Secara teknikal, ekonomi AS sudah memasuki resesi pada kuartal II-2022. Nomura Holdings memperkirakan Inggris, Australia, Jepang, Korea Selatan, dan Kanada akan memasuki resesi selambatnya pada semester I-2023. Bank Dunia juga mengingatkan jika global akan masuk jurang resesi pada 2023 akibat kenaikan suku bunga acuan global.
Sebagai bagian dari perekonomian global, perekonomian Indonesia juga akan terdampak dari apa yang terjadi di dunia.
Dampak yang sudah terekam adalah laju inflasi. Inflasi Indonesia diperkirakan akan melewati 6% pada tahun ini setelah pemerintah menaikkan harga Bahan Bakar Minyak (BBM) Subsidi.
Lonjakan harga minyak mentah memaksa pemerintah menaikkan harga BBM Subsidi pada awal bulan ini. Harga pangan juga melambungkan inflasi kelompok volatile pada tahun. Inflasi kelompok volatile pernah menembus 11,47% pada Juli secara tahunan (year on year/yoy), atau tertinggi sejak Januari 2014.
Tekanan inflasi yang tinggi, terutama pangan, bisa semakin membebani kelompok tidak mampu. Angka kemiskinan dikhawatirkan akan naik karena pendapatan mereka sebagian besar habis untuk konsumsi pangan.
Ekonom UOB Enrico Tanuwidjaja mengatakan lonjakan inflasi akan membuat masyarakat lebih pemilih dalam berbelanja.
“Permintaan konsumsi akan beralih kepada item esensial saja seperti makanan, pakaian, dan pendidikan. Konsumen akan menunda konsumsi untuk hal-hal yang tidak esensial,” tutur Enrico dalam laporannya Quarterly Global Outlook 4Q 2022: Global Outlook Darkens.
Kinerja penjualan eceran sudah menunjukkan pelemahan. Berdasarkan survei Bank Indonesia (BI), penjualan eceren akan tumbuh 5,4% (yoy) pada Agustus, lebih rendah dibandingkan Juli yang tercatat 6,2%.
“Naiknya risiko inflasi dan penurunan penjualan ritel meningkatkan kekhawatiran jika dampak inflasi tinggi mulai menekan momentum pertumbuhan,” imbuh Enrico.
Suku bunga acuan BI juga sudah naik sejalan dengan tekanan inflasi serta tren peningkatan suku bunga acuan global.

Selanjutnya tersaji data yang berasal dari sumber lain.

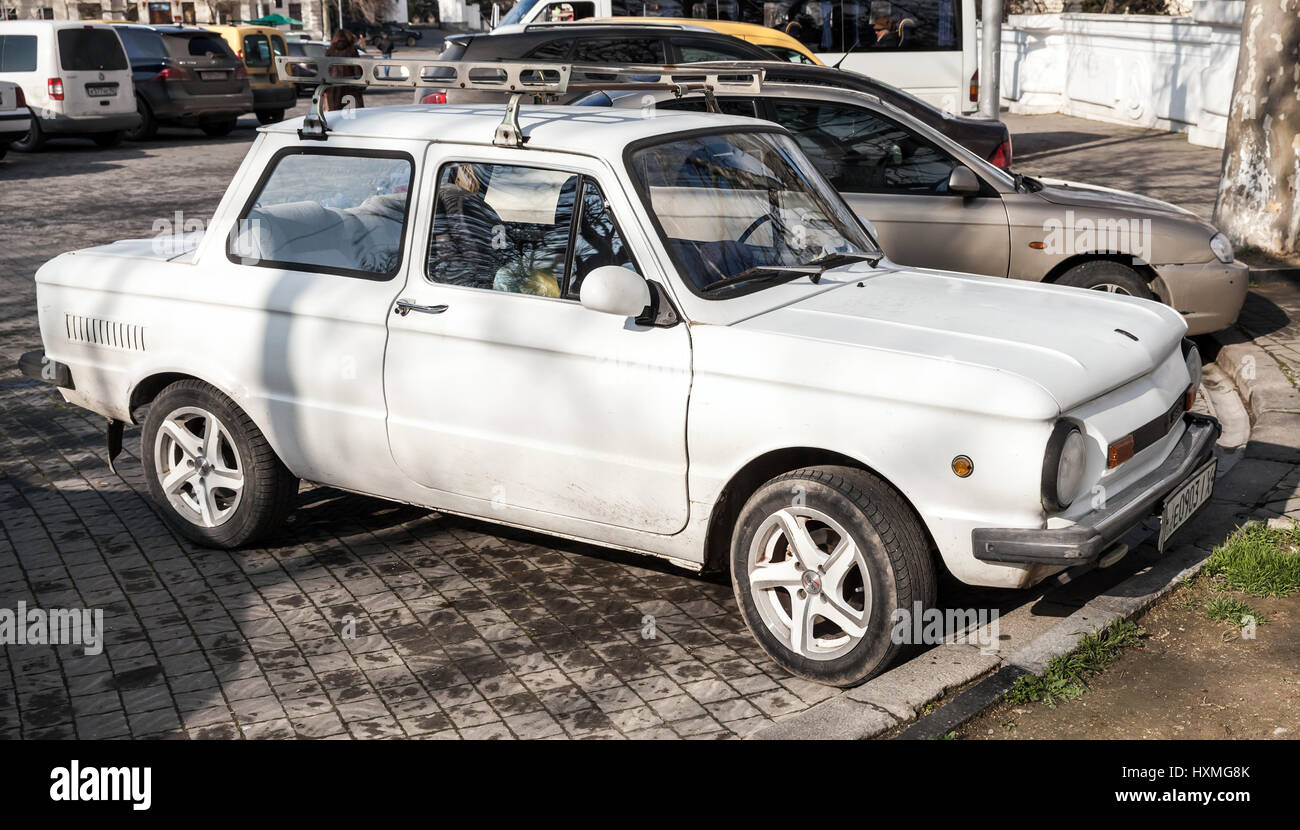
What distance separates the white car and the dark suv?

BI secara mengejutkan menaikkan suku bunga acuan sebesar 50 basis points (bps) menjadi 4,25% pada bulan ini setelah mengerek 25 bps pada Agustus 2022. Kebijakan moneter yang agresif ini dikhawatirkan akan membuat suku bunga pinjaman bank naik sehingga permintaan kredit bisa melambat dan ekonomi melemah.

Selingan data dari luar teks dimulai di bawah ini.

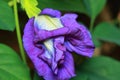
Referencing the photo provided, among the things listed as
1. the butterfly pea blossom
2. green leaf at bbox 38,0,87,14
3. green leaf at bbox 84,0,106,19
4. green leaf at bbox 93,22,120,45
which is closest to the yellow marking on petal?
the butterfly pea blossom

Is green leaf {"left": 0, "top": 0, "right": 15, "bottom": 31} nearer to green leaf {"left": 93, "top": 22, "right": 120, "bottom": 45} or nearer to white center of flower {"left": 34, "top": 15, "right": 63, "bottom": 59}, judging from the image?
white center of flower {"left": 34, "top": 15, "right": 63, "bottom": 59}

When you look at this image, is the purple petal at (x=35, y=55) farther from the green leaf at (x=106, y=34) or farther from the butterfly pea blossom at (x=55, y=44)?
the green leaf at (x=106, y=34)

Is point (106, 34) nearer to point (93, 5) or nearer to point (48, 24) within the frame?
point (93, 5)

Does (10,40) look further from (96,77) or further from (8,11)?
(8,11)

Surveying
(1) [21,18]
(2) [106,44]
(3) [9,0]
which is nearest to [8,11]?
(3) [9,0]

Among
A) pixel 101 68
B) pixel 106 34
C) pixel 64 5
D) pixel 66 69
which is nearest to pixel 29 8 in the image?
pixel 66 69
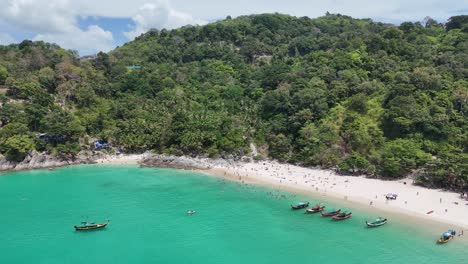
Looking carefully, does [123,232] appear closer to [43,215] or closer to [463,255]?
[43,215]

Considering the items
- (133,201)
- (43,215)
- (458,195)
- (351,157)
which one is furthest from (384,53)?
(43,215)

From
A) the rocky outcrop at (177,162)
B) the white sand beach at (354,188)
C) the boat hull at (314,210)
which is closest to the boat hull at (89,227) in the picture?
the white sand beach at (354,188)

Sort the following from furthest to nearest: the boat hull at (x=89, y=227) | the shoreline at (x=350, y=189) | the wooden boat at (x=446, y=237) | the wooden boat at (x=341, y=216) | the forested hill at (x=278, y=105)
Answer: the forested hill at (x=278, y=105) < the wooden boat at (x=341, y=216) < the shoreline at (x=350, y=189) < the boat hull at (x=89, y=227) < the wooden boat at (x=446, y=237)

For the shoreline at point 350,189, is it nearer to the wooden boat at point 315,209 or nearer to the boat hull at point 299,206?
the boat hull at point 299,206

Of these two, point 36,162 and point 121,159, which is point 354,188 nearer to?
point 121,159

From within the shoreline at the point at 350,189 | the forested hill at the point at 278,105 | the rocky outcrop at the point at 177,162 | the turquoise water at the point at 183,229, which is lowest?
the turquoise water at the point at 183,229
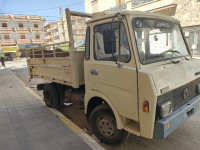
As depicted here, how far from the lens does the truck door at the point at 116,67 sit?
8.11 ft

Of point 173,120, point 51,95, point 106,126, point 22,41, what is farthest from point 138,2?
point 22,41

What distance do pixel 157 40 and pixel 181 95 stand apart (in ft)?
3.43

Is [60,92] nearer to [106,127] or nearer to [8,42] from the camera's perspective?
[106,127]

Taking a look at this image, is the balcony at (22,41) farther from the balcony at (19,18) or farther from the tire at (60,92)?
the tire at (60,92)

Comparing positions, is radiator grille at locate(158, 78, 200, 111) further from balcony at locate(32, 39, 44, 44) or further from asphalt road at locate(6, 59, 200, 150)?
balcony at locate(32, 39, 44, 44)

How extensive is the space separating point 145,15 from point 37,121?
3689 millimetres

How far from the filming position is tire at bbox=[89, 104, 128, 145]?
297 cm

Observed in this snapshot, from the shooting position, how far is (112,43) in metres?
2.62

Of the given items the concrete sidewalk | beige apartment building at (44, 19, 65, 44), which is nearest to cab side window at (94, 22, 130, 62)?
the concrete sidewalk

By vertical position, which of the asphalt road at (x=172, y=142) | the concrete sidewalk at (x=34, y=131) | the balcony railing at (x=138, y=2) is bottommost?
the asphalt road at (x=172, y=142)

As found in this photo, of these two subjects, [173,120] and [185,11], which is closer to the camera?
[173,120]

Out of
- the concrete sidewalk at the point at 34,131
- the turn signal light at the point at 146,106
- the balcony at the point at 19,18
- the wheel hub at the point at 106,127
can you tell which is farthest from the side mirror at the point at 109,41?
the balcony at the point at 19,18

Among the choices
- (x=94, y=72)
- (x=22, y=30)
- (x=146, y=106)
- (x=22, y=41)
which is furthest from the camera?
(x=22, y=30)

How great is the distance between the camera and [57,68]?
14.2 feet
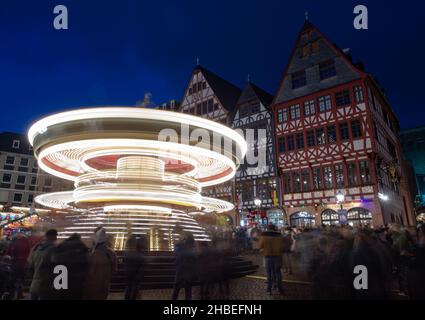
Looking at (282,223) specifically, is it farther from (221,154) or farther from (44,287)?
(44,287)

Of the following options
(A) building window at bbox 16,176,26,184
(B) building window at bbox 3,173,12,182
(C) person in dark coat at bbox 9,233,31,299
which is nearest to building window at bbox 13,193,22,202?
(A) building window at bbox 16,176,26,184

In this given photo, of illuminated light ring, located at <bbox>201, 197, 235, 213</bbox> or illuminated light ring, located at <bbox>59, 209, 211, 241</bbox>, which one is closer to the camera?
illuminated light ring, located at <bbox>59, 209, 211, 241</bbox>

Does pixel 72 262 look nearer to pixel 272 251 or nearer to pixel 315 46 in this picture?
pixel 272 251

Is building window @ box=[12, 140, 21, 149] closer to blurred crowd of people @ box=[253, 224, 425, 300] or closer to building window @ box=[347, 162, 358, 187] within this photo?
building window @ box=[347, 162, 358, 187]

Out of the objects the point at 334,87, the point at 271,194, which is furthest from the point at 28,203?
the point at 334,87

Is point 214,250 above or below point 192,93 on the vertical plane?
below

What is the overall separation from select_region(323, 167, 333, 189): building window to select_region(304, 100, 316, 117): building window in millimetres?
4624

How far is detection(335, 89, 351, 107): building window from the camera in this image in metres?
22.5

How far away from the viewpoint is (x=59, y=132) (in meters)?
8.39

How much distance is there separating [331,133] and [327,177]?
3366mm

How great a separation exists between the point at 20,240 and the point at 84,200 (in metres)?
2.76

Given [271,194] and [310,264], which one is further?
[271,194]

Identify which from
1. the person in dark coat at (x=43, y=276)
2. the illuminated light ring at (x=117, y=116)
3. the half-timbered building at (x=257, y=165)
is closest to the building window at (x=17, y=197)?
the half-timbered building at (x=257, y=165)

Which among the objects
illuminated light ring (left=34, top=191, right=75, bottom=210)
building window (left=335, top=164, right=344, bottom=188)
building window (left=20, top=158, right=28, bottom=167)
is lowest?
illuminated light ring (left=34, top=191, right=75, bottom=210)
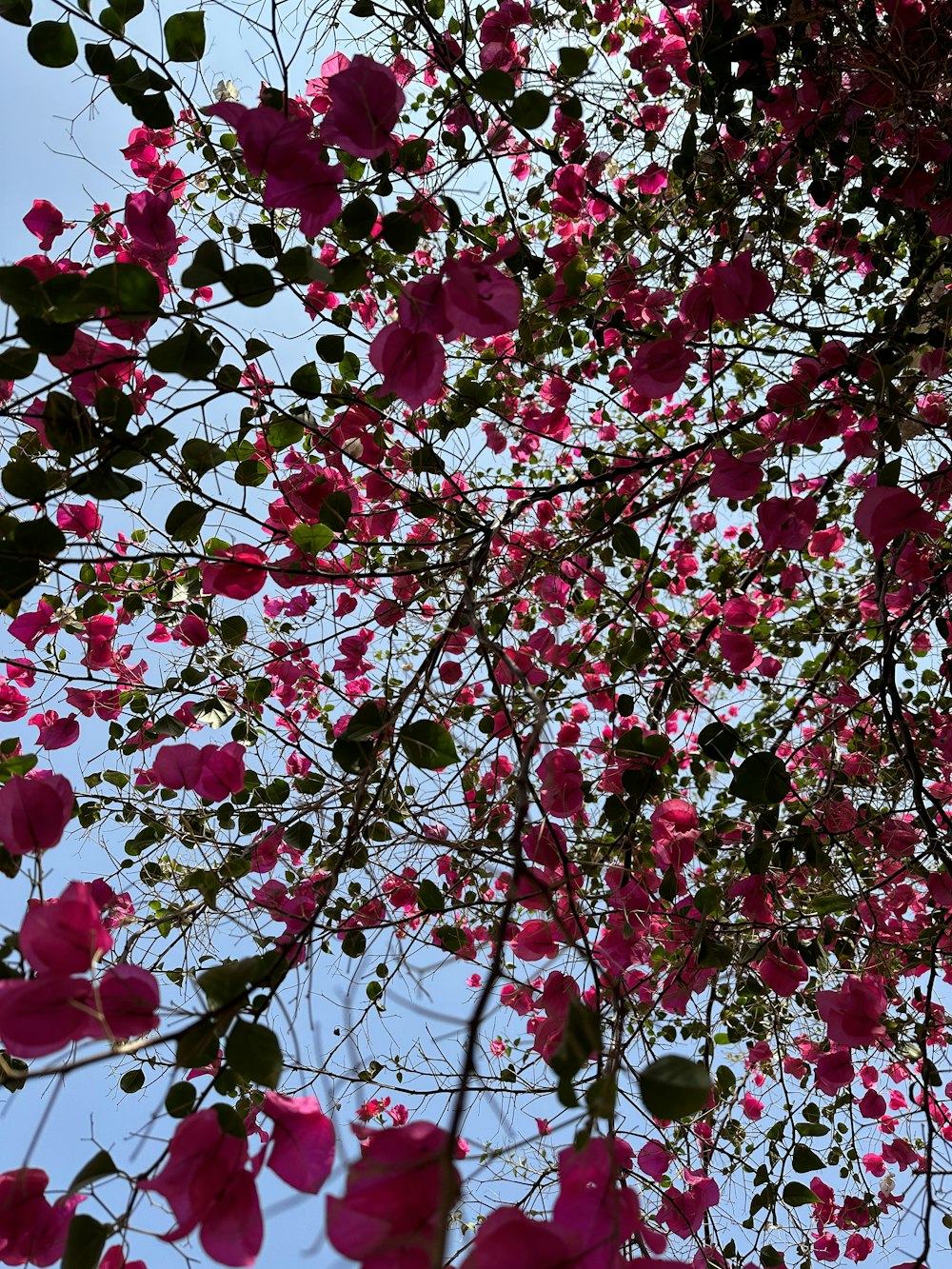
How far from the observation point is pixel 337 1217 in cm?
66

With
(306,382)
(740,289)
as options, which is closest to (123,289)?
(306,382)

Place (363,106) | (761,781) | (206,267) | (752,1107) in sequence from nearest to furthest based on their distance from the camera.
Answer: (206,267)
(363,106)
(761,781)
(752,1107)

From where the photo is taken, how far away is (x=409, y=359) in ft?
3.75

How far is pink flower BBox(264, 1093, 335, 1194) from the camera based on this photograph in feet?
2.76

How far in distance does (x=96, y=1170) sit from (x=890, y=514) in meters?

Resesi global juga diproyeksi akan membuat harga komoditas melemah. Dibandingkan pada Maret atau perang Rusia-Ukrana baru meletus, sejumlah komoditas telah mengalami penuruna harga yang sangat tajam.

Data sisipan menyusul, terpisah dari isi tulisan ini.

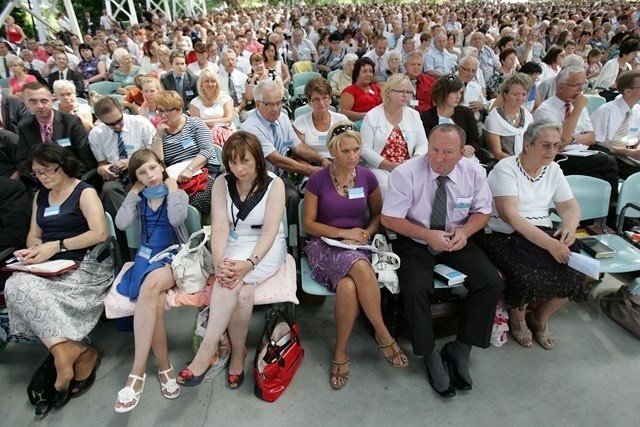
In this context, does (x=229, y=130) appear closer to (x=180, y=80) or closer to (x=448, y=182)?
(x=180, y=80)

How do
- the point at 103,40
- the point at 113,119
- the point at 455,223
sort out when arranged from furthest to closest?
the point at 103,40 → the point at 113,119 → the point at 455,223

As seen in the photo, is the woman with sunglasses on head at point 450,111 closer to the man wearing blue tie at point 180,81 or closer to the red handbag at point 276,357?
the red handbag at point 276,357

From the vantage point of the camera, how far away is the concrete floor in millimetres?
1840

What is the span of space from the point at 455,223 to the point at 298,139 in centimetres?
150

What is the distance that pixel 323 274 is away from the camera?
209 cm

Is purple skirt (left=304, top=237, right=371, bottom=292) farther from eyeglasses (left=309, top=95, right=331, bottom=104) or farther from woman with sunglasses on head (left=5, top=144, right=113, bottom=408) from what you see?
eyeglasses (left=309, top=95, right=331, bottom=104)

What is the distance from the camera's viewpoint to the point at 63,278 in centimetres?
207

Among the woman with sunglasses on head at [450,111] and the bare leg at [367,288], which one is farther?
the woman with sunglasses on head at [450,111]

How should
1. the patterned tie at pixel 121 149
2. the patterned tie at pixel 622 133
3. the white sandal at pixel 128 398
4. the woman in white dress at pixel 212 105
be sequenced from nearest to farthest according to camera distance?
the white sandal at pixel 128 398, the patterned tie at pixel 121 149, the patterned tie at pixel 622 133, the woman in white dress at pixel 212 105

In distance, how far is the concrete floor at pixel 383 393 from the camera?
1.84 m

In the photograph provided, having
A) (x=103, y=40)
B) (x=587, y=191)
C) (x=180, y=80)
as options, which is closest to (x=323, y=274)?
(x=587, y=191)

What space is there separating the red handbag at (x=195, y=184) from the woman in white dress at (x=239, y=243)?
0.70m

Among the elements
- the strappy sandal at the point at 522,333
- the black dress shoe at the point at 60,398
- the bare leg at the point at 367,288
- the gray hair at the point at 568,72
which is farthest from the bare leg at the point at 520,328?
the black dress shoe at the point at 60,398

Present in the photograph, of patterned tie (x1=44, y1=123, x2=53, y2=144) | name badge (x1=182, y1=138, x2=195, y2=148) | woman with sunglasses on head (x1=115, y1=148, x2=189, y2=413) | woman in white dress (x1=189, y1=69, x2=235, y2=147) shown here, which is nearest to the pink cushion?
woman with sunglasses on head (x1=115, y1=148, x2=189, y2=413)
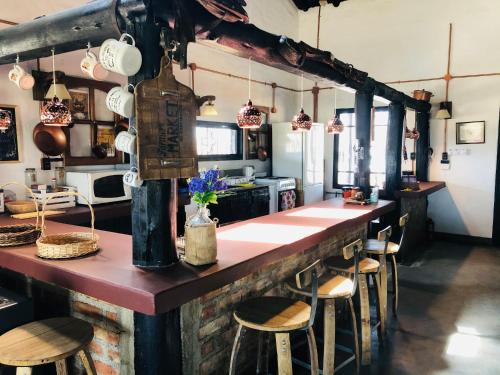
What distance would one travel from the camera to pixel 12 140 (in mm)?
4082

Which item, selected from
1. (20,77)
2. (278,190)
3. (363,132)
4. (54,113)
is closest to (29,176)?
(20,77)

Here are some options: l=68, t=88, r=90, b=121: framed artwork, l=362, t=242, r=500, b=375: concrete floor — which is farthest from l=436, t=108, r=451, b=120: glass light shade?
l=68, t=88, r=90, b=121: framed artwork

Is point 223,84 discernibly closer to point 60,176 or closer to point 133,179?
point 60,176

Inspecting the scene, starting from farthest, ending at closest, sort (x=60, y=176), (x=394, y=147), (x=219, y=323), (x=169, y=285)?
(x=394, y=147) < (x=60, y=176) < (x=219, y=323) < (x=169, y=285)

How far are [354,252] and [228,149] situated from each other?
4.44 m

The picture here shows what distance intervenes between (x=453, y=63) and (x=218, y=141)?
4.08 metres

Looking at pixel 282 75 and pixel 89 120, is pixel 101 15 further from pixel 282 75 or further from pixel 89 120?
pixel 282 75

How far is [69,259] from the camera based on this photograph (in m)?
2.26

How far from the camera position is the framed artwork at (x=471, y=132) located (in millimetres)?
6691

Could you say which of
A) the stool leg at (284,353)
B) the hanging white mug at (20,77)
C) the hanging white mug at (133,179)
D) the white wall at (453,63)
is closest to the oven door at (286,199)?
the white wall at (453,63)

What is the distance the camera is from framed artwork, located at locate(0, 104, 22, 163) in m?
4.02

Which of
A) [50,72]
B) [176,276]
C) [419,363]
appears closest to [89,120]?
[50,72]

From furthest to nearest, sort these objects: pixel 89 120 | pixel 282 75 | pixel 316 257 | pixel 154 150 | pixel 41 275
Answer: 1. pixel 282 75
2. pixel 89 120
3. pixel 316 257
4. pixel 41 275
5. pixel 154 150

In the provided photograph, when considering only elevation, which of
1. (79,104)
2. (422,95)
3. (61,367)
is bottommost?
(61,367)
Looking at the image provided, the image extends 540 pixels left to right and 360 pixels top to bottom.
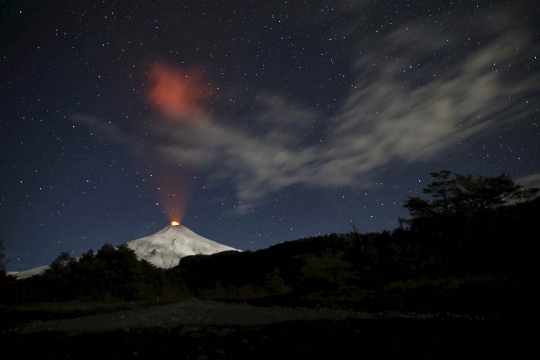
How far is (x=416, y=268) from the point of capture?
30.3 m

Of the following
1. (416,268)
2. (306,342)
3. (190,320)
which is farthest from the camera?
(416,268)

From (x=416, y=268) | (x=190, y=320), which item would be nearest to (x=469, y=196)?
(x=416, y=268)

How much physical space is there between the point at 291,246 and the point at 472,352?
64.4 m

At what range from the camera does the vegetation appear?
18156mm

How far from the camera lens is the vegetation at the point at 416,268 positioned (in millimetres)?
18156

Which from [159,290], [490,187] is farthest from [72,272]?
[490,187]

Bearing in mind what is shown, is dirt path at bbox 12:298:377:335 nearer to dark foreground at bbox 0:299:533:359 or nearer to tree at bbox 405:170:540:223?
dark foreground at bbox 0:299:533:359

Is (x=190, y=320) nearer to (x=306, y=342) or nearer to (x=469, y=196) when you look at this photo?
(x=306, y=342)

Harga komoditas andalan Indonesia minyak kelapa sawit sudah ambles 24,4% sementara harga tembaga anjlok 18% dalam setahun. Pengecualian terjadi pada batu bara yang masih melambung karena krisis gas di Eropa.
Melemahnya harga komoditas bisa menekan laju ekspor Indonesia. Ekspor yang melemah tidak hanya akan menekan pertumbuhan tetapi juga mengurangi konsumsi masyarakat yang selama ini menggantungkan pendapatannya ke harga komoditas.
Melambatnya ekonomi China juga bisa berdampak besar kepada ekspor nasional mengingat China adalah negara mitra dagang terbesar Indonesia.
Di pasar keuangan, resesi global bisa memicu keluarnya arus modal asing sehingga rupiah melemah sementara yield Surat Berharga Negara (SBN) akan meningkat.
Dalam sebulan, rupiah sudah melemah 2,7% terhadap dolar AS karena derasnya arus outflow. Berdasarkan data transaksi 19 – 22 September 2022, investor asing mencatatkan jual neto sebesat nonresiden Rp 3,80 triliun di pasar SBN. Jual neto bahkan sudah menembus Rp 148,1 triliun di pasar SBN jika dihiitung sejak awal tahun hingga 22 September 2022.
Sementara itu, yield SBN tenor 10 tahun sudah menyentuh 7,39 pada hari ini, Jumat (30/9/2022) padahal pada akhir Agustus masih di level 7,11%.
Pelemahan rupiah akan membebani perusahaan karena sebagian besar barang modal/bahan baku masih impor. Rupiah yang semakin melemah juga membuat barang impor konsumsi semakin mahal, termasuk kedelai, gandum, handphone, dan netbook.